In his 1925 doctoral thesis, Dobb tried to bring Marx and Marshall together (p. 300). Shenk points out that Dobb had been trying to synthesize Marx and Marshall even before he started his PhD at the London School of Economics (LSE): ‘Dobb, too, sought to integrate marginalism with classical political economy, but with Marx substituting for Ricardo as the standard-bearer for political economy. ‘ In Dobb’s vision, Marx appears as a theorist of the social, Marshall of the economic’ (p. 36). Dobb’s PhD thesis was published in 1925 as Capitalist Enterprise and Social Progress, and Shenk provides us with its outline: ‘Dobb dedicated the first section to economic theory, the second to economic history, and the third to evaluating contemporary economic practices from the perspective developed over the course of the book’ (p. 38). Since Ramsey ‘was considered (and considered himself) a socialist’ (p. 301), Misak argues that Ramsey’s use of utility theory in his paper on optimal saving needs to be seen in the light of the synthesis Dobb had attempted between Marxism and marginalism (p. 302).
= = = = =
Extend the passage on Dobb's synthesis of Marx and Marshall, picking up after its final sentence. The data that follow come from a separate source.

◆ Given material:
= = = = =
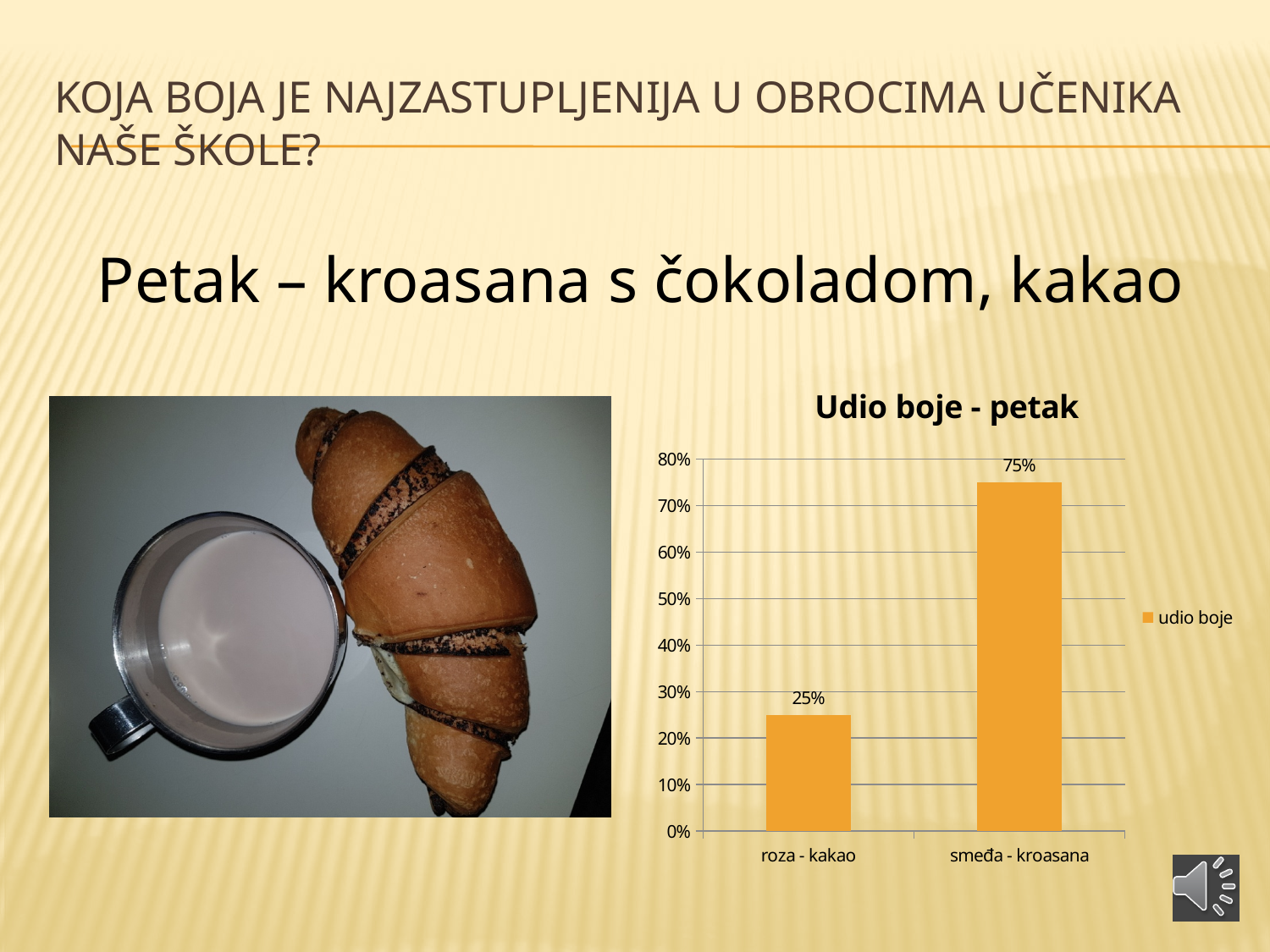
What is the title of the chart? Udio boje - petak Which category has the lowest value? roza - kakao How many categories are shown on the x axis? 2 Which category has the highest value? smeđa - kroasana Is the value for roza - kakao greater or less than 30%? less What is the difference between the values for smeđa - kroasana and roza - kakao? 50% What kind of chart is shown? bar chart How many series does the legend list? 1 What is the value for smeđa - kroasana? 75% Is the value for smeđa - kroasana greater or less than 50%? greater What is the value for roza - kakao? 25% Which is larger, the value for roza - kakao or the value for smeđa - kroasana? smeđa - kroasana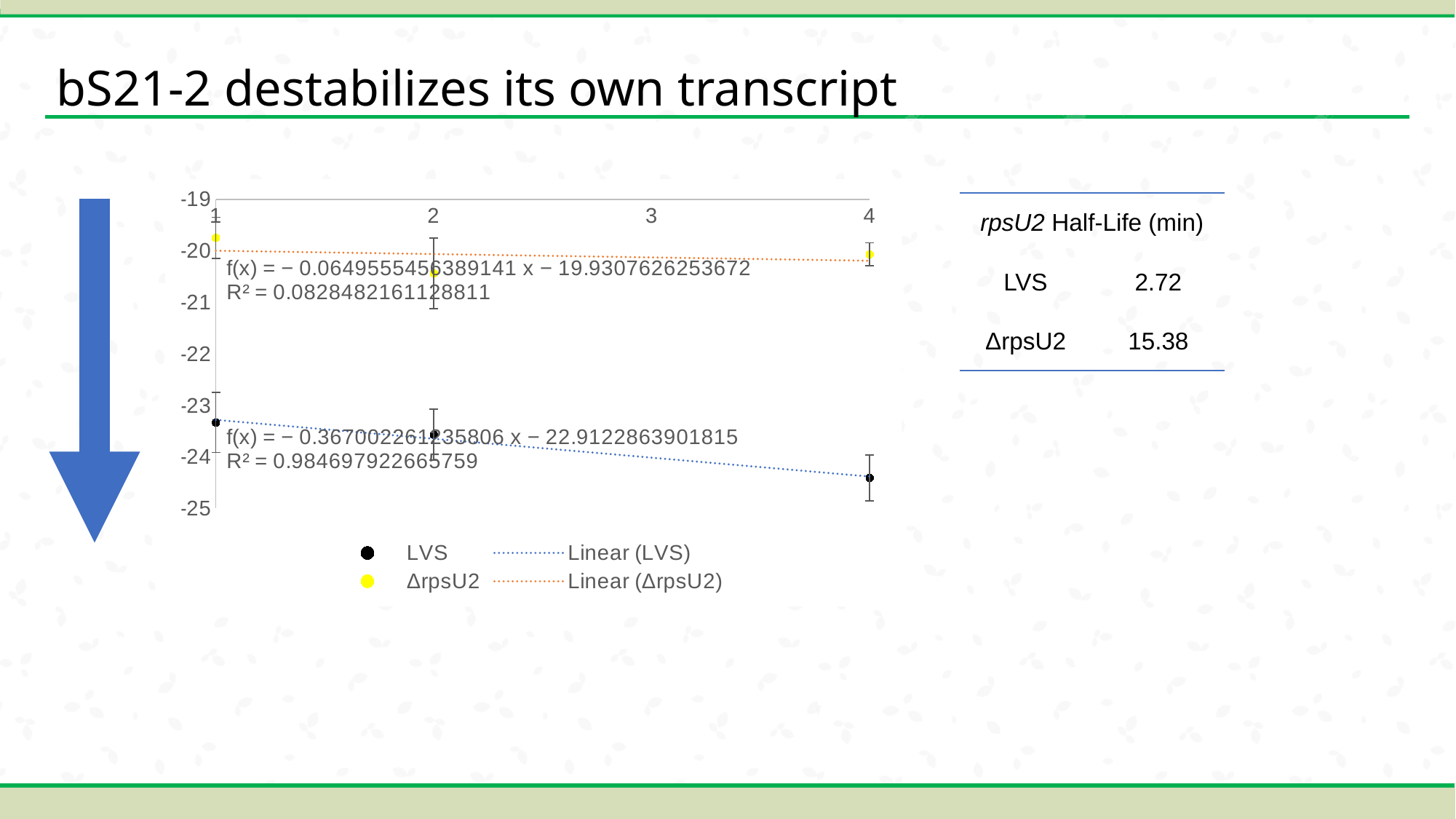
What is the intercept in the trendline equation for ΔrpsU2? −19.9307626253672 What kind of chart is shown on the slide? scatter chart At x = 4, which series has the higher plotted value, LVS or ΔrpsU2? ΔrpsU2 What is the slope (coefficient of x) in the trendline equation for LVS? −0.367002261235806 Do the LVS values rise or fall as x increases from 1 to 4? fall Is the ΔrpsU2 value at x = 1 greater or less than -20? greater What is the R² value printed for the LVS trendline? 0.984697922665759 How many entries does the chart legend list? 4 What is the R² value printed for the ΔrpsU2 trendline? 0.0828482161128811 Which series has the higher R² value, LVS or ΔrpsU2? LVS What colour are the ΔrpsU2 markers in the chart? yellow Is the LVS value at x = 4 greater or less than -24? less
= = = = =
◆ Exercise response:
Ramsey’s view of the use of mathematics in economics was similar in spirit to that of Dobb (and Keynes): ‘Like Dobb, he thought that one ignores mathematics at one’s peril, for the mathematics has to be right in order for progress in the real world to be made. And some real-world issues are going to be solvable by doing the maths’witness Ramsey’s response to the Douglas Proposals. But he did not think that the mathematician could step in and solve all problems. He agreed with Keynes that we mustn’t be so taken with the precision of mathematics that we erase the outlines of the very thing we are examining. As Ramsey so often put it, one mustn’t be woolly, but one mustn’t be scholastic either’ (p. 326).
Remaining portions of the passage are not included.